There were two large-scale accidents reported in 2012, the first being an explosion on October 6, with an ensuing fire that hospitalized seven persons; the site was again in flames in the middle of May.

On February 11, 2013 the third major incident in 16 months occurred. A fire in the coker of the heavy oil upgrader section of the plant, shortly after midnight, resulted in no injuries.

On December 24, 2013 the fourth major incident in two years occurred. A fire and explosion, the cause of which is still undetermined, could be felt throughout the entire city.
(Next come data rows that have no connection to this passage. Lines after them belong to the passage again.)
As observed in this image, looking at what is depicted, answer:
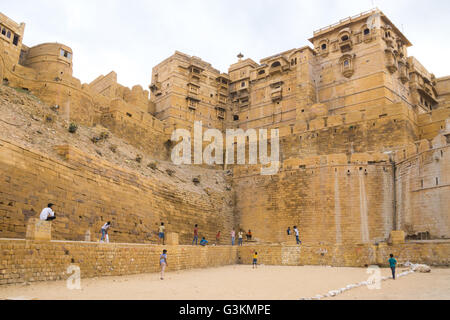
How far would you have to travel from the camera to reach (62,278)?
884cm

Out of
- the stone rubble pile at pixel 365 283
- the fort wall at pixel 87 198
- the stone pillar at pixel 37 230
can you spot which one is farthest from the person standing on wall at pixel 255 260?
the stone pillar at pixel 37 230

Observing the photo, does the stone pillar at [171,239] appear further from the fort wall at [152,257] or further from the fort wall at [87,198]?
the fort wall at [87,198]

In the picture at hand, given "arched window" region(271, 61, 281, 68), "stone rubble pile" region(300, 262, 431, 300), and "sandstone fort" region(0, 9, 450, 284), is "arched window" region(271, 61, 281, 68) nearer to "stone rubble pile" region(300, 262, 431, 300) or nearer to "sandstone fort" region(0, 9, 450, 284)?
"sandstone fort" region(0, 9, 450, 284)

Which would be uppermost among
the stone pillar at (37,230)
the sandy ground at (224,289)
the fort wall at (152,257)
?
the stone pillar at (37,230)

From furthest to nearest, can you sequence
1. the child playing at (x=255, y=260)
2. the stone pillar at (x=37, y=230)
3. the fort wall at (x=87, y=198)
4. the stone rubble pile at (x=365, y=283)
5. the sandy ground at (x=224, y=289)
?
the child playing at (x=255, y=260) → the fort wall at (x=87, y=198) → the stone pillar at (x=37, y=230) → the stone rubble pile at (x=365, y=283) → the sandy ground at (x=224, y=289)

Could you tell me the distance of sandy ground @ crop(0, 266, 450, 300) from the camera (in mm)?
7305

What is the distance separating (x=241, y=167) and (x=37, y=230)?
15.8 metres

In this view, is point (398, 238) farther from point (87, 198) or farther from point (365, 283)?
point (87, 198)

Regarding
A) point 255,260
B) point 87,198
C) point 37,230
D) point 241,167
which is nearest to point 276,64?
point 241,167

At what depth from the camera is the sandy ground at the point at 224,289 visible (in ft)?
24.0

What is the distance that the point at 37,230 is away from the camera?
8.40 metres

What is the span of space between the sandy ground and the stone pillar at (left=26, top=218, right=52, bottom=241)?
1001 millimetres

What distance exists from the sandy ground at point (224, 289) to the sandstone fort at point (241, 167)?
2.64 ft
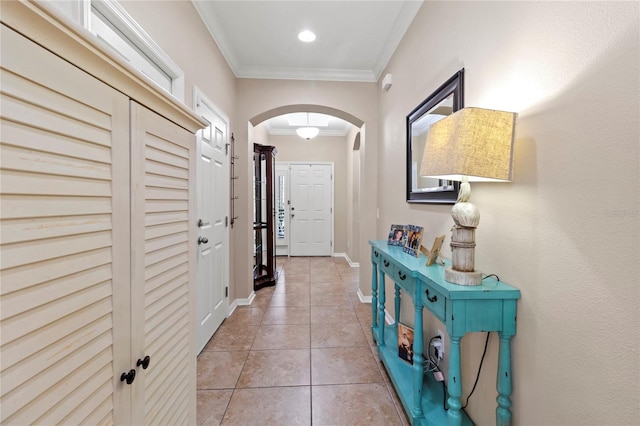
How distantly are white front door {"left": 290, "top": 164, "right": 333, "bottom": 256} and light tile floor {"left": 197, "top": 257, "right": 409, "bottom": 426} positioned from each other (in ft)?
9.26

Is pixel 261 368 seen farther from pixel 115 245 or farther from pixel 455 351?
pixel 115 245

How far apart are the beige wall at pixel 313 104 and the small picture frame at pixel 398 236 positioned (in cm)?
115

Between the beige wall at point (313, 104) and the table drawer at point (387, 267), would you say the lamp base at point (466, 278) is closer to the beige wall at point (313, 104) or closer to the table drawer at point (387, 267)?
the table drawer at point (387, 267)

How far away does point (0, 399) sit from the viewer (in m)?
0.41

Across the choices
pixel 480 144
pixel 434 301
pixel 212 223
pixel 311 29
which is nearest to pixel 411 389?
pixel 434 301

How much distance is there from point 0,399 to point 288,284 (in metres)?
3.90

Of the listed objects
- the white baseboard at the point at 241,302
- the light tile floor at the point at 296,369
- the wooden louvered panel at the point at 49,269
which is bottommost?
the light tile floor at the point at 296,369

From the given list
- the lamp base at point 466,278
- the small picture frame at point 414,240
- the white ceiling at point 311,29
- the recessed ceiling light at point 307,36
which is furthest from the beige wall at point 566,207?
the recessed ceiling light at point 307,36

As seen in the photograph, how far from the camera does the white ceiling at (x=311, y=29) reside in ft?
7.47

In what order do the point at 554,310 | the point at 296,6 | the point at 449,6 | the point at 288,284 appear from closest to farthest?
the point at 554,310 → the point at 449,6 → the point at 296,6 → the point at 288,284

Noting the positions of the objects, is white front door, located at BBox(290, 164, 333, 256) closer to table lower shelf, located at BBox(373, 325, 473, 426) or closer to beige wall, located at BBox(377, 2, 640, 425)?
table lower shelf, located at BBox(373, 325, 473, 426)

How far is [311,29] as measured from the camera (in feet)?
8.42

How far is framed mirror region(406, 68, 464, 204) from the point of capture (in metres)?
1.59

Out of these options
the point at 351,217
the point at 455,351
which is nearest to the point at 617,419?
the point at 455,351
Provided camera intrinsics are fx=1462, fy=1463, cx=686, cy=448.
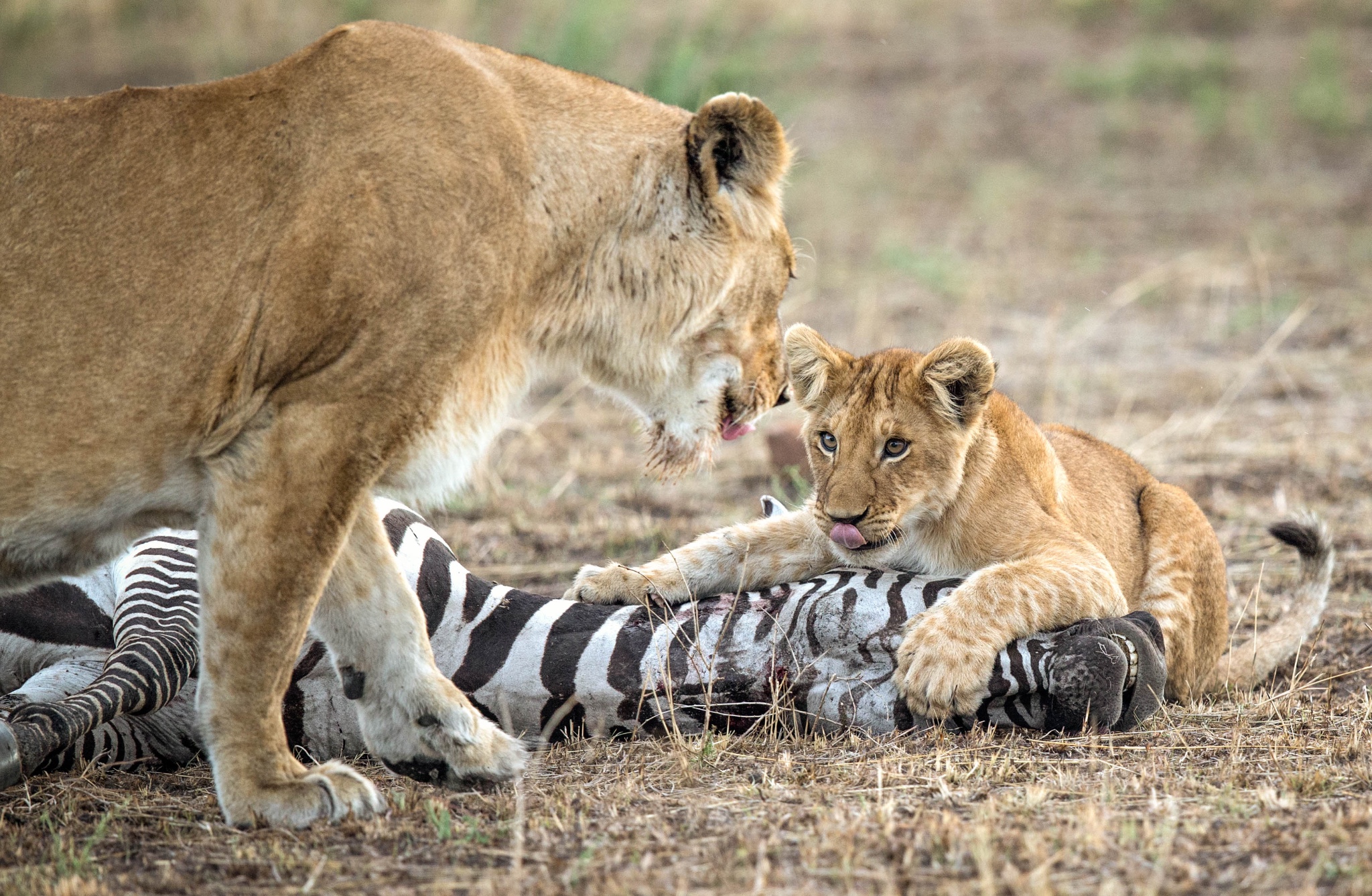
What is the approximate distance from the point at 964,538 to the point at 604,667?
1.00 metres

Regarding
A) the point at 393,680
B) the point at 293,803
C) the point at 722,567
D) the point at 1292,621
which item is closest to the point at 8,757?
the point at 293,803

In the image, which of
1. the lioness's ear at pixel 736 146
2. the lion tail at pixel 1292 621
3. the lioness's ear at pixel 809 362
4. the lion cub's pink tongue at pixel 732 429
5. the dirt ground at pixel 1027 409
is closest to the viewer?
the dirt ground at pixel 1027 409

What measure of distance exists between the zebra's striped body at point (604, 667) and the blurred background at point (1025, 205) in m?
1.36

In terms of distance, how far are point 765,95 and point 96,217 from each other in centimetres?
718

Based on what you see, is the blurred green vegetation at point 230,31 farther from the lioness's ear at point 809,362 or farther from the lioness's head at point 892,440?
the lioness's head at point 892,440

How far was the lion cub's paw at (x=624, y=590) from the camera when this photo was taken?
12.6 ft

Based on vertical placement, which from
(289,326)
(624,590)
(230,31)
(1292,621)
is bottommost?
(230,31)

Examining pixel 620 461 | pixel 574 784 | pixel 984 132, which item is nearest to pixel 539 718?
pixel 574 784

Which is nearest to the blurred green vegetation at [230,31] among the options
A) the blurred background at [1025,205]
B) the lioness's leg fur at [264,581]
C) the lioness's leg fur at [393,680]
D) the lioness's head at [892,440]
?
the blurred background at [1025,205]

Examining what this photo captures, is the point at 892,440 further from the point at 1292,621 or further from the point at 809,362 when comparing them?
the point at 1292,621

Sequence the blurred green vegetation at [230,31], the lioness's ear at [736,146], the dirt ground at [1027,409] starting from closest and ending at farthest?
the dirt ground at [1027,409]
the lioness's ear at [736,146]
the blurred green vegetation at [230,31]

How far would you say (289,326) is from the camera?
2.83 m

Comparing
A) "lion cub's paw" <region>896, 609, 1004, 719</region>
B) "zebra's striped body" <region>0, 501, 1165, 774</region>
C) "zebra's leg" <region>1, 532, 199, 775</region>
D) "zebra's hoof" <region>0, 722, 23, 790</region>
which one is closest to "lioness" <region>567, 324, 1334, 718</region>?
"lion cub's paw" <region>896, 609, 1004, 719</region>

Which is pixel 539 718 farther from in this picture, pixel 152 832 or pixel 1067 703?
pixel 1067 703
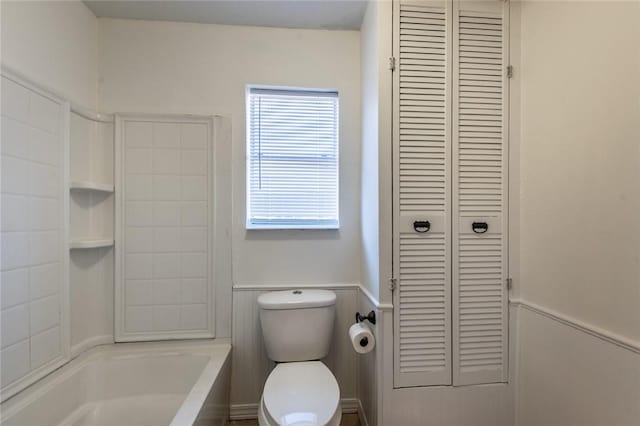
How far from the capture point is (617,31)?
3.26ft

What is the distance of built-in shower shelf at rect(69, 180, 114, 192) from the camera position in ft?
5.15

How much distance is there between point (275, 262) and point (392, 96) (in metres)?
1.14

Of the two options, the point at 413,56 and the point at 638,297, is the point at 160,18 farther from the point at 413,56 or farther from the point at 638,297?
the point at 638,297

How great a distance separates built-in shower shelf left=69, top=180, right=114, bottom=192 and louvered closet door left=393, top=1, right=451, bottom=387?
1.59 meters

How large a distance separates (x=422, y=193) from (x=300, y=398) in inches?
42.2

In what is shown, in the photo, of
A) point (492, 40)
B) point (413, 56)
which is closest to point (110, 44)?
point (413, 56)

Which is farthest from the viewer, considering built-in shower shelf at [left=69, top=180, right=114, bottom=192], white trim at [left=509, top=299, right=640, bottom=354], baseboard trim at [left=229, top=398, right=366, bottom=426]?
baseboard trim at [left=229, top=398, right=366, bottom=426]

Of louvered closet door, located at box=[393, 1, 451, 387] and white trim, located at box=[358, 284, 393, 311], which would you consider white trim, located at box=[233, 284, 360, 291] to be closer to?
white trim, located at box=[358, 284, 393, 311]

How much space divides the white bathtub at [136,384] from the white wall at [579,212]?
4.95 ft

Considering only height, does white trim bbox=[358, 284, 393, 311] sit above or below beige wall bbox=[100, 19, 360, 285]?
below

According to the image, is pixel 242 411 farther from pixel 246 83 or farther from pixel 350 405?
pixel 246 83

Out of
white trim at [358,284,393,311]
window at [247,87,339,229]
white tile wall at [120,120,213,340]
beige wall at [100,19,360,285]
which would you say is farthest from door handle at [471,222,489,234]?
white tile wall at [120,120,213,340]

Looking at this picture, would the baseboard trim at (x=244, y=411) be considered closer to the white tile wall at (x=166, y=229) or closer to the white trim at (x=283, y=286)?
the white tile wall at (x=166, y=229)

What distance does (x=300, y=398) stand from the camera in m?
1.28
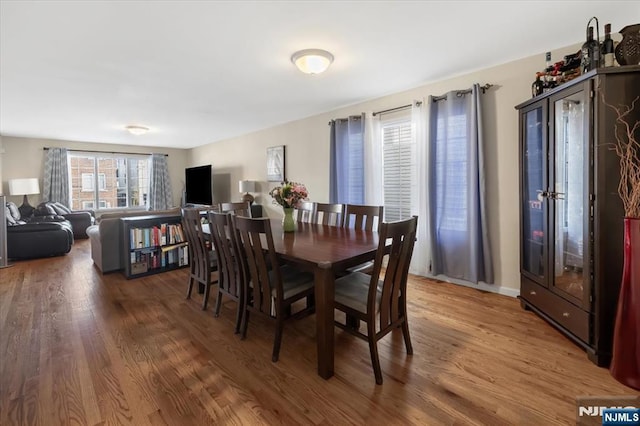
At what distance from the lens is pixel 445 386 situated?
1730 mm

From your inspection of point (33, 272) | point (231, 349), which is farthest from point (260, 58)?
point (33, 272)

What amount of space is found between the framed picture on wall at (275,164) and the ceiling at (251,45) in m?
1.42

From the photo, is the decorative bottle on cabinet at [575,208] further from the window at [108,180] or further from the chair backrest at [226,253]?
the window at [108,180]

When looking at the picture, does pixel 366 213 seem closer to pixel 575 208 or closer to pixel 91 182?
pixel 575 208

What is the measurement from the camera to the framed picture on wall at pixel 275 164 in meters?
5.55

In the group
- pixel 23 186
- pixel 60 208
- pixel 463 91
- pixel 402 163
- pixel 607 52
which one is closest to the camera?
pixel 607 52

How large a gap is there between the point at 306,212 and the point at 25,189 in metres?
6.25

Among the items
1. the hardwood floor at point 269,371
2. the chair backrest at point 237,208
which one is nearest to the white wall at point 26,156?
the hardwood floor at point 269,371

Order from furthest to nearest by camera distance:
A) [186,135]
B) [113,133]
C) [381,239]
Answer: [186,135] → [113,133] → [381,239]

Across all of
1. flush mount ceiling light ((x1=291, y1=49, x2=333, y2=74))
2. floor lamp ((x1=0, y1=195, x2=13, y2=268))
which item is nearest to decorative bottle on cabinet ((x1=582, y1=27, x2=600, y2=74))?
flush mount ceiling light ((x1=291, y1=49, x2=333, y2=74))

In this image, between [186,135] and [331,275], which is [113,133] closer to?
[186,135]

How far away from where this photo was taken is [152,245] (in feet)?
12.8

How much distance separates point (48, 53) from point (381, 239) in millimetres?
3129

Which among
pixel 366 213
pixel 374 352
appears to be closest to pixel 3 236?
pixel 366 213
No injuries were reported and all refinery staff were accounted for.

Around Midnight on Tuesday March 1, 2016 a rail car containing asphalt rolled, uncontrolled, several kilometers into the city of Regina after it left CCRL property in a runaway condition. Neither the City of Regina or Regina Fire and Protective Services were notified by CCRL and were unaware of the event until the following Friday, the same day on which media reports of the event emerged.